● Dataset content:
========================================

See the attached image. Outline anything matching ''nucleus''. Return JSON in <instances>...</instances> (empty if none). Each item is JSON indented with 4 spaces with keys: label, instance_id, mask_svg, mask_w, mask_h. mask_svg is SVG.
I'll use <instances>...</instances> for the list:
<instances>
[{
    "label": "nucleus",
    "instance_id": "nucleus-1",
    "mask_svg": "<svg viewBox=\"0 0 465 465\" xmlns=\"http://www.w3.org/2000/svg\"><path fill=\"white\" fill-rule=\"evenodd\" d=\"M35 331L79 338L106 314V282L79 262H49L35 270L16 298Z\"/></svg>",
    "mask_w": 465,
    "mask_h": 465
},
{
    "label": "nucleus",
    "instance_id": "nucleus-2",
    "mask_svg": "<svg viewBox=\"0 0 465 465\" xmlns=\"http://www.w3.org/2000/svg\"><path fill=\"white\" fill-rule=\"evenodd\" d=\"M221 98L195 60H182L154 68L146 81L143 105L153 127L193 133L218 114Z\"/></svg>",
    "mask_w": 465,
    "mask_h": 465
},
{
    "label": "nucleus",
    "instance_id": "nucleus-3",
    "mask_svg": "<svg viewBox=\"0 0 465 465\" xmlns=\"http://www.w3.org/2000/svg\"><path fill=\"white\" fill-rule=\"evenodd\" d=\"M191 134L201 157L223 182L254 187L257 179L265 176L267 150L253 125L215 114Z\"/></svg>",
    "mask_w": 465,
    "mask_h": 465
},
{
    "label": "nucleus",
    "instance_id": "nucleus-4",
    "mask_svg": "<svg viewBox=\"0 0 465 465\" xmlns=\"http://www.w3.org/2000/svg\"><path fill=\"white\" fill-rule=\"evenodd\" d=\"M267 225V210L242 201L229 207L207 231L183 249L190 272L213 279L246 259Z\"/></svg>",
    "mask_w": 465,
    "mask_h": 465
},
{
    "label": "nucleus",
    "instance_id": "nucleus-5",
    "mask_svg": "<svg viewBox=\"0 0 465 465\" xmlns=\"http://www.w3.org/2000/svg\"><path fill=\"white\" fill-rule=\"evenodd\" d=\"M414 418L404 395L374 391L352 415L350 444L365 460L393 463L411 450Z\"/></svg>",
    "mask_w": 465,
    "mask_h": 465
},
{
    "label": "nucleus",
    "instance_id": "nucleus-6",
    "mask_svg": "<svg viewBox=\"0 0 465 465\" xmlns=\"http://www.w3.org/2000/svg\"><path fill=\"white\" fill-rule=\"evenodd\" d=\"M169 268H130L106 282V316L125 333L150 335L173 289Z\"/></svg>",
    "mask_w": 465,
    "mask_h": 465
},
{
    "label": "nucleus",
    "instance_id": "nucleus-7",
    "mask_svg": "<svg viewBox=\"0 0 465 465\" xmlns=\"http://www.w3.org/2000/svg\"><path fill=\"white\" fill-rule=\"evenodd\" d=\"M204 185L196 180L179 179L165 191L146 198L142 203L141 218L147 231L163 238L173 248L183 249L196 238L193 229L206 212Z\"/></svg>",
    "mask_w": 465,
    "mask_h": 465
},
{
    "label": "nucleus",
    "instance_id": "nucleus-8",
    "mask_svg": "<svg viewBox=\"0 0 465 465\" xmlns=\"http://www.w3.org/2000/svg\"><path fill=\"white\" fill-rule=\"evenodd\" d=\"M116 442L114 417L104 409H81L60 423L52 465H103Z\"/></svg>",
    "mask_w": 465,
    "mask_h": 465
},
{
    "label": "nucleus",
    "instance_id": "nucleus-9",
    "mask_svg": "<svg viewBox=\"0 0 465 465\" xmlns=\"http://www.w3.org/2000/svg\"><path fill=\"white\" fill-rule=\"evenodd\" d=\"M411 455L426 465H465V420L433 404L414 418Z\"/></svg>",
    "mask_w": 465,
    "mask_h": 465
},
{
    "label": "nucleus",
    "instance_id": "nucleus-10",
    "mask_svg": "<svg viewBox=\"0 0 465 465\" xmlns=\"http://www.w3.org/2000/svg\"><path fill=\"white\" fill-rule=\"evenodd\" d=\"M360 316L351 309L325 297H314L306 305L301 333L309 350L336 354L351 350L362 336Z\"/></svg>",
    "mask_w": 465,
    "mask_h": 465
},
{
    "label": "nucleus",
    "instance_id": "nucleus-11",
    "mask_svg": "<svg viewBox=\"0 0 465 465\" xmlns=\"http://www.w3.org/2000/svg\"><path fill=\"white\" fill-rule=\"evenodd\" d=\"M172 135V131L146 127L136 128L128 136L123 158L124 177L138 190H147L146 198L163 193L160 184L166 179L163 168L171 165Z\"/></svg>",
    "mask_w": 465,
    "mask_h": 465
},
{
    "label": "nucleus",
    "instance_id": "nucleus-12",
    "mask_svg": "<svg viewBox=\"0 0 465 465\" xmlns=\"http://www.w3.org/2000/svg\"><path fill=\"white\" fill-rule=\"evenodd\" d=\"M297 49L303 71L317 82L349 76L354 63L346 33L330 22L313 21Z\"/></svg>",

========================================

● Given request: Reproduce all of the material above word for word, keeping every line, character, and indent unchanged.

● Response to this exercise:
See the attached image. Outline anything matching ''nucleus''. Return JSON in <instances>...</instances> (empty if none). Each item is JSON indented with 4 spaces with keys: label, instance_id, mask_svg, mask_w, mask_h. mask_svg is SVG.
I'll use <instances>...</instances> for the list:
<instances>
[{
    "label": "nucleus",
    "instance_id": "nucleus-1",
    "mask_svg": "<svg viewBox=\"0 0 465 465\" xmlns=\"http://www.w3.org/2000/svg\"><path fill=\"white\" fill-rule=\"evenodd\" d=\"M35 331L79 338L106 314V282L79 262H49L35 270L16 298Z\"/></svg>",
    "mask_w": 465,
    "mask_h": 465
},
{
    "label": "nucleus",
    "instance_id": "nucleus-2",
    "mask_svg": "<svg viewBox=\"0 0 465 465\" xmlns=\"http://www.w3.org/2000/svg\"><path fill=\"white\" fill-rule=\"evenodd\" d=\"M221 98L195 60H182L154 68L146 81L143 105L153 127L193 133L218 114Z\"/></svg>",
    "mask_w": 465,
    "mask_h": 465
},
{
    "label": "nucleus",
    "instance_id": "nucleus-3",
    "mask_svg": "<svg viewBox=\"0 0 465 465\" xmlns=\"http://www.w3.org/2000/svg\"><path fill=\"white\" fill-rule=\"evenodd\" d=\"M191 134L201 157L223 182L254 187L257 179L265 176L267 150L253 125L215 114Z\"/></svg>",
    "mask_w": 465,
    "mask_h": 465
},
{
    "label": "nucleus",
    "instance_id": "nucleus-4",
    "mask_svg": "<svg viewBox=\"0 0 465 465\" xmlns=\"http://www.w3.org/2000/svg\"><path fill=\"white\" fill-rule=\"evenodd\" d=\"M267 225V210L242 201L229 207L207 231L183 249L190 272L213 279L246 259Z\"/></svg>",
    "mask_w": 465,
    "mask_h": 465
},
{
    "label": "nucleus",
    "instance_id": "nucleus-5",
    "mask_svg": "<svg viewBox=\"0 0 465 465\" xmlns=\"http://www.w3.org/2000/svg\"><path fill=\"white\" fill-rule=\"evenodd\" d=\"M414 418L404 395L374 391L352 415L350 444L365 460L393 463L411 450Z\"/></svg>",
    "mask_w": 465,
    "mask_h": 465
},
{
    "label": "nucleus",
    "instance_id": "nucleus-6",
    "mask_svg": "<svg viewBox=\"0 0 465 465\" xmlns=\"http://www.w3.org/2000/svg\"><path fill=\"white\" fill-rule=\"evenodd\" d=\"M169 268H130L106 282V316L125 333L150 335L173 289Z\"/></svg>",
    "mask_w": 465,
    "mask_h": 465
},
{
    "label": "nucleus",
    "instance_id": "nucleus-7",
    "mask_svg": "<svg viewBox=\"0 0 465 465\" xmlns=\"http://www.w3.org/2000/svg\"><path fill=\"white\" fill-rule=\"evenodd\" d=\"M204 185L196 180L179 179L165 191L146 198L142 203L141 218L147 231L163 238L173 248L183 249L196 238L193 229L206 212Z\"/></svg>",
    "mask_w": 465,
    "mask_h": 465
},
{
    "label": "nucleus",
    "instance_id": "nucleus-8",
    "mask_svg": "<svg viewBox=\"0 0 465 465\" xmlns=\"http://www.w3.org/2000/svg\"><path fill=\"white\" fill-rule=\"evenodd\" d=\"M116 442L114 417L104 409H81L60 423L52 465H103Z\"/></svg>",
    "mask_w": 465,
    "mask_h": 465
},
{
    "label": "nucleus",
    "instance_id": "nucleus-9",
    "mask_svg": "<svg viewBox=\"0 0 465 465\" xmlns=\"http://www.w3.org/2000/svg\"><path fill=\"white\" fill-rule=\"evenodd\" d=\"M411 455L426 465H465V420L433 404L414 418Z\"/></svg>",
    "mask_w": 465,
    "mask_h": 465
},
{
    "label": "nucleus",
    "instance_id": "nucleus-10",
    "mask_svg": "<svg viewBox=\"0 0 465 465\" xmlns=\"http://www.w3.org/2000/svg\"><path fill=\"white\" fill-rule=\"evenodd\" d=\"M360 316L351 309L325 297H314L306 305L301 333L309 350L336 354L351 350L362 336Z\"/></svg>",
    "mask_w": 465,
    "mask_h": 465
},
{
    "label": "nucleus",
    "instance_id": "nucleus-11",
    "mask_svg": "<svg viewBox=\"0 0 465 465\" xmlns=\"http://www.w3.org/2000/svg\"><path fill=\"white\" fill-rule=\"evenodd\" d=\"M172 135V131L146 127L136 128L128 136L123 158L124 177L138 190H147L146 198L163 193L160 184L166 179L163 168L171 165Z\"/></svg>",
    "mask_w": 465,
    "mask_h": 465
},
{
    "label": "nucleus",
    "instance_id": "nucleus-12",
    "mask_svg": "<svg viewBox=\"0 0 465 465\" xmlns=\"http://www.w3.org/2000/svg\"><path fill=\"white\" fill-rule=\"evenodd\" d=\"M297 49L303 71L317 82L349 76L354 63L346 33L330 22L313 21Z\"/></svg>",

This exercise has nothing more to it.